**SET EXERCISE:**
Return, exactly, the line that contains "Sort these, beginning" together with all lines after it to the end of the entries, and no further lines.

:: SUPPLIED DATA

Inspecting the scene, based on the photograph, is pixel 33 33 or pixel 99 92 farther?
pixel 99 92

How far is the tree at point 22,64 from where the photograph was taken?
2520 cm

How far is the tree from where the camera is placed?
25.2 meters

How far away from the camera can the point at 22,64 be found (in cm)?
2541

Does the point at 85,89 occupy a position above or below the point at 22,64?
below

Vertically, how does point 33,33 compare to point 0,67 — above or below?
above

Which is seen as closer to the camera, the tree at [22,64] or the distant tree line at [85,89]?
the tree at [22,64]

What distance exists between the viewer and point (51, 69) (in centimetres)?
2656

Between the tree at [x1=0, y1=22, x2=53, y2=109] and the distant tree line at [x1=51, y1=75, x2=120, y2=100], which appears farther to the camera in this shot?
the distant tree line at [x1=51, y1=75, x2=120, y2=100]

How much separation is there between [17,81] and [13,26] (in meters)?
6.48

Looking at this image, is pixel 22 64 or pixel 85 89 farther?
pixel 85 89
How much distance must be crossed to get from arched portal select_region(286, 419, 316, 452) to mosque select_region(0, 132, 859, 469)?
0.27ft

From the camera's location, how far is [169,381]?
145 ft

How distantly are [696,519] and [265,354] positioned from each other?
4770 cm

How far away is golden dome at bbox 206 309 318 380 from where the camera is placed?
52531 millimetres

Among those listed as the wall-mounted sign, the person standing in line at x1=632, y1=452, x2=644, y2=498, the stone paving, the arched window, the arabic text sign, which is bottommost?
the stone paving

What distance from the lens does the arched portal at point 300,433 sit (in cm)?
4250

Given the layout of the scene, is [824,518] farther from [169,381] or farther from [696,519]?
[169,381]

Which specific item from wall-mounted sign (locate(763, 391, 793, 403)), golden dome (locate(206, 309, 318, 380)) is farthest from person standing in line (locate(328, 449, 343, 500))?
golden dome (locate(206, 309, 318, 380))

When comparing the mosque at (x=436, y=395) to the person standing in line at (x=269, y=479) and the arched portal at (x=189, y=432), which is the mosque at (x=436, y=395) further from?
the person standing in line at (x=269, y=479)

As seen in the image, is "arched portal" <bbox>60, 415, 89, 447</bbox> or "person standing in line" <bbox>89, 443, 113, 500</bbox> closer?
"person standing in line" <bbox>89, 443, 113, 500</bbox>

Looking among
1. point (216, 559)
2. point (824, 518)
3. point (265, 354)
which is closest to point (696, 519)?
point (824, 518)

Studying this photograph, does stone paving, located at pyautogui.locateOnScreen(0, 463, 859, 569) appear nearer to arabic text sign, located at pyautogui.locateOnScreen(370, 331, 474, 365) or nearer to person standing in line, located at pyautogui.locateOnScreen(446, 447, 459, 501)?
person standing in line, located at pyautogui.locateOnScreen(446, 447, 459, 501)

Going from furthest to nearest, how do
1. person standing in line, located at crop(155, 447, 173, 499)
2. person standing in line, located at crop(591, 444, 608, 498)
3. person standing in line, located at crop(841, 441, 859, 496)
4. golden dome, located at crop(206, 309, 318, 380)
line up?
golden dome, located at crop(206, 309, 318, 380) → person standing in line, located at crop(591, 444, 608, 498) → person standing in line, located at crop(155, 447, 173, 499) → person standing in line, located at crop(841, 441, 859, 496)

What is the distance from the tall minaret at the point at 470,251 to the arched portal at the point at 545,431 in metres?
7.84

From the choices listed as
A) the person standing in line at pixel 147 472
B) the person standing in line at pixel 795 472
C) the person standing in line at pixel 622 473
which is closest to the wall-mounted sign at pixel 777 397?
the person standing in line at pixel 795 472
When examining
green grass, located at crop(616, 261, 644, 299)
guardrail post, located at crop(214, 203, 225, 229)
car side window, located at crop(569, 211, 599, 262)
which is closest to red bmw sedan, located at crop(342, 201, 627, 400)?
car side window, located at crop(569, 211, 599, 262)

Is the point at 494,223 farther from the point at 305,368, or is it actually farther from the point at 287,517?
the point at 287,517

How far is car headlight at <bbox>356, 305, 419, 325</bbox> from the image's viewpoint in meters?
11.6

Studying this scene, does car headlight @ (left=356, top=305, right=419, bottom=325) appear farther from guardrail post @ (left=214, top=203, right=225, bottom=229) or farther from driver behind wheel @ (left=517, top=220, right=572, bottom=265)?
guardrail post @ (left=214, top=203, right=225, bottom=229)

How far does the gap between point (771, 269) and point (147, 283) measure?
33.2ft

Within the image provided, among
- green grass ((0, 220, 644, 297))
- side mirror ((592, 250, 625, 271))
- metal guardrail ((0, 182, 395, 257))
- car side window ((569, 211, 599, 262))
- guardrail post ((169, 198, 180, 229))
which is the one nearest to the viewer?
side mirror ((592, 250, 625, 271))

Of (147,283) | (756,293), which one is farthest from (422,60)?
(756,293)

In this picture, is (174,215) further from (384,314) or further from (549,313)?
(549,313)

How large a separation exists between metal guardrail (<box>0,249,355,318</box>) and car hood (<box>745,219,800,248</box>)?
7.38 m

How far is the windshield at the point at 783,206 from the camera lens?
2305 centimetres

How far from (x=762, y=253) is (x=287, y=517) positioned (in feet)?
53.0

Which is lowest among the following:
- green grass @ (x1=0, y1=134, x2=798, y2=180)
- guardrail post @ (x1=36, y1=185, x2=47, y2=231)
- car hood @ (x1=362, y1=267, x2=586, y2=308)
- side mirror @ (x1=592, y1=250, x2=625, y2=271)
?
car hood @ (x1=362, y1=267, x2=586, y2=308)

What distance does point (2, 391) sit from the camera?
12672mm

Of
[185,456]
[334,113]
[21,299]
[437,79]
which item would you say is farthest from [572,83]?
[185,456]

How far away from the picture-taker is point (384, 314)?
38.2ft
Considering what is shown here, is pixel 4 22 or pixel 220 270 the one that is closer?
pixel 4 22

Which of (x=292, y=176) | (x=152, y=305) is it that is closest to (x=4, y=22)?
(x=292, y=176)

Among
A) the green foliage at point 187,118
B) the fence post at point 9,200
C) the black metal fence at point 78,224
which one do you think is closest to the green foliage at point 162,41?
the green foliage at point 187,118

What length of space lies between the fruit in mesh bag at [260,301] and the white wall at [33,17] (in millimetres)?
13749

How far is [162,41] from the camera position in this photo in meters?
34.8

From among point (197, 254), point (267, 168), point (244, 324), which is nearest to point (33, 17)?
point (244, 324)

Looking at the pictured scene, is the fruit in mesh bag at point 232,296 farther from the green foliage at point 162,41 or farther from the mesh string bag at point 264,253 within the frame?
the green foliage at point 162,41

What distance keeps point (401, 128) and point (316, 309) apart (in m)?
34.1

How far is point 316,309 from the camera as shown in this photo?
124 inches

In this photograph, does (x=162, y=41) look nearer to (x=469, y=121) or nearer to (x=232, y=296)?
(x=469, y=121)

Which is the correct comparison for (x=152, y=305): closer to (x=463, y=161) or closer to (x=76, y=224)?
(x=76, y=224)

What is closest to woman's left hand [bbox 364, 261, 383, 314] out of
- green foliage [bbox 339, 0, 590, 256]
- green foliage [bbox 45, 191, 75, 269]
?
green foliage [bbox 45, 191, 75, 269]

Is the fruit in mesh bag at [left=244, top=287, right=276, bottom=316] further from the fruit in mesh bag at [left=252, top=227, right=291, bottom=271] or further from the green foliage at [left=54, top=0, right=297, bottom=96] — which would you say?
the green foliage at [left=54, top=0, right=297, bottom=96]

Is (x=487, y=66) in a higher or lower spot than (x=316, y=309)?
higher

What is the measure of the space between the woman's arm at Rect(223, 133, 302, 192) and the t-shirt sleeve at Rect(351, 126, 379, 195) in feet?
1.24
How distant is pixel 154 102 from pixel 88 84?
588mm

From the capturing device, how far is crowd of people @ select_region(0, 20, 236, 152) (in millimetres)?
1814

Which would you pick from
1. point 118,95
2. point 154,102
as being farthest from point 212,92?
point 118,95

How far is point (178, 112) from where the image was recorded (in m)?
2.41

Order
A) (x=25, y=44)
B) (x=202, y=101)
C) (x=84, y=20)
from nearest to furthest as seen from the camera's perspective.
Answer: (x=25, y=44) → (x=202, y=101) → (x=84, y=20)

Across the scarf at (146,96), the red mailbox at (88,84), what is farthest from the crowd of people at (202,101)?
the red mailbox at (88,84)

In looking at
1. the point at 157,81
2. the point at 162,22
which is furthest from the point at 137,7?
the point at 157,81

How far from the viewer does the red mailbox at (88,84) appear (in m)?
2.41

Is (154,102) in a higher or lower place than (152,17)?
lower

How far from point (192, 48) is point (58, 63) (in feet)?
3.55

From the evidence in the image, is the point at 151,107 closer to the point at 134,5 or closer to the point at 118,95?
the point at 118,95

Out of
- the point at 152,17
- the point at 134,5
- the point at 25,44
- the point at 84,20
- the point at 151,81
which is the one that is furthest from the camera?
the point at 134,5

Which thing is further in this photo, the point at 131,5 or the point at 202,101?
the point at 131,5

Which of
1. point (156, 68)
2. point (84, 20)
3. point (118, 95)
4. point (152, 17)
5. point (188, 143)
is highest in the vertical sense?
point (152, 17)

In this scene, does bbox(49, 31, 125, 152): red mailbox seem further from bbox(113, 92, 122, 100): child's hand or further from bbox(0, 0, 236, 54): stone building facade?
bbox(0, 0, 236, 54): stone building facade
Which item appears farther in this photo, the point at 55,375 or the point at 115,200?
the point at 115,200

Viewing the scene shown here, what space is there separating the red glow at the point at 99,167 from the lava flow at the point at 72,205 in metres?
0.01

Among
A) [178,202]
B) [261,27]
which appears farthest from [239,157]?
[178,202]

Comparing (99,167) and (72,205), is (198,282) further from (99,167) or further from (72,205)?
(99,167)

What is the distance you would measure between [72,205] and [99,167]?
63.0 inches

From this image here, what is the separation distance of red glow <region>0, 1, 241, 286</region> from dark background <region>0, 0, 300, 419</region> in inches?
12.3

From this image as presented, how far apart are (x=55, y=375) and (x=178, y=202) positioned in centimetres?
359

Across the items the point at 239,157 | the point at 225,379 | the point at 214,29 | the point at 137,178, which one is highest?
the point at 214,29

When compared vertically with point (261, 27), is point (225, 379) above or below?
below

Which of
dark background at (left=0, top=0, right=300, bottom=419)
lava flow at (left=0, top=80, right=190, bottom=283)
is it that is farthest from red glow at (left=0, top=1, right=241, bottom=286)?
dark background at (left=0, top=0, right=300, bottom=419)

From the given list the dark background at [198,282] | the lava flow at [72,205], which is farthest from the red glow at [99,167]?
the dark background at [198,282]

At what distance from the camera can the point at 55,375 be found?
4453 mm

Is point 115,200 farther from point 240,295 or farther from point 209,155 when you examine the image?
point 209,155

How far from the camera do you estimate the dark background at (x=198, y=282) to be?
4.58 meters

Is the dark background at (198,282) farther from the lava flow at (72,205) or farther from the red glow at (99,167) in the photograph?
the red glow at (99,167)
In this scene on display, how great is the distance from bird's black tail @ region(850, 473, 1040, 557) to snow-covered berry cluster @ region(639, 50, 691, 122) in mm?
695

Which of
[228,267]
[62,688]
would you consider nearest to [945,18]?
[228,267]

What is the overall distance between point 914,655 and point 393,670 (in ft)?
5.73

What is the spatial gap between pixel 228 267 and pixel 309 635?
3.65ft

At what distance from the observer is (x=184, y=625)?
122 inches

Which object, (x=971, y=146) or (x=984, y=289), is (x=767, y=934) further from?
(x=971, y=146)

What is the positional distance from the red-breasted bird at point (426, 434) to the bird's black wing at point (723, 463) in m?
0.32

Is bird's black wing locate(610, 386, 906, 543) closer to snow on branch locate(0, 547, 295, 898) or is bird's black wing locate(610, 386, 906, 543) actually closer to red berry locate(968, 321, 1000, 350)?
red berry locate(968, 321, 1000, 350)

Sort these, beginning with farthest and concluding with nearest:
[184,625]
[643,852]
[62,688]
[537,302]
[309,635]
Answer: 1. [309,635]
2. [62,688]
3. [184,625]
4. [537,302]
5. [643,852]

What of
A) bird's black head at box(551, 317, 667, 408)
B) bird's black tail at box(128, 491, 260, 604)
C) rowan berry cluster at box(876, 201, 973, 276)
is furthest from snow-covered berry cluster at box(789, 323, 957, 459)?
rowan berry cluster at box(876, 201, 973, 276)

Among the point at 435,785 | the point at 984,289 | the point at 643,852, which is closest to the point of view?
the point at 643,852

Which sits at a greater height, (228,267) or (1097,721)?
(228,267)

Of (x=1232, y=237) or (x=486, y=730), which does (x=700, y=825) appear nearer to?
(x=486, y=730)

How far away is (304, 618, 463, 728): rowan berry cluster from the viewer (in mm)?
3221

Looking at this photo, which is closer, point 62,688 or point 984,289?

::::

**ANSWER FOR THE TASK:**
Sort these, beginning with farthest and concluding with nearest:
[184,625]
[643,852]
[62,688]
[537,302]
[309,635]
Answer: 1. [309,635]
2. [62,688]
3. [184,625]
4. [537,302]
5. [643,852]

What of
A) bird's black head at box(551, 317, 667, 408)
B) bird's black tail at box(128, 491, 260, 604)
C) rowan berry cluster at box(876, 201, 973, 276)
is furthest from snow-covered berry cluster at box(789, 323, 957, 459)?
rowan berry cluster at box(876, 201, 973, 276)

Among the point at 435,785 | the point at 984,289 | the point at 643,852, which is closest to the point of view?
the point at 643,852

Which sits at a greater height, (228,267) or (1097,721)?
(228,267)

Of (x=1232, y=237) or (x=486, y=730), which does (x=700, y=825) appear nearer to?
(x=486, y=730)

How far away is (304, 618, 463, 728): rowan berry cluster from the viewer (in mm)?
3221

Looking at this photo, which is closer, point 62,688 or point 984,289?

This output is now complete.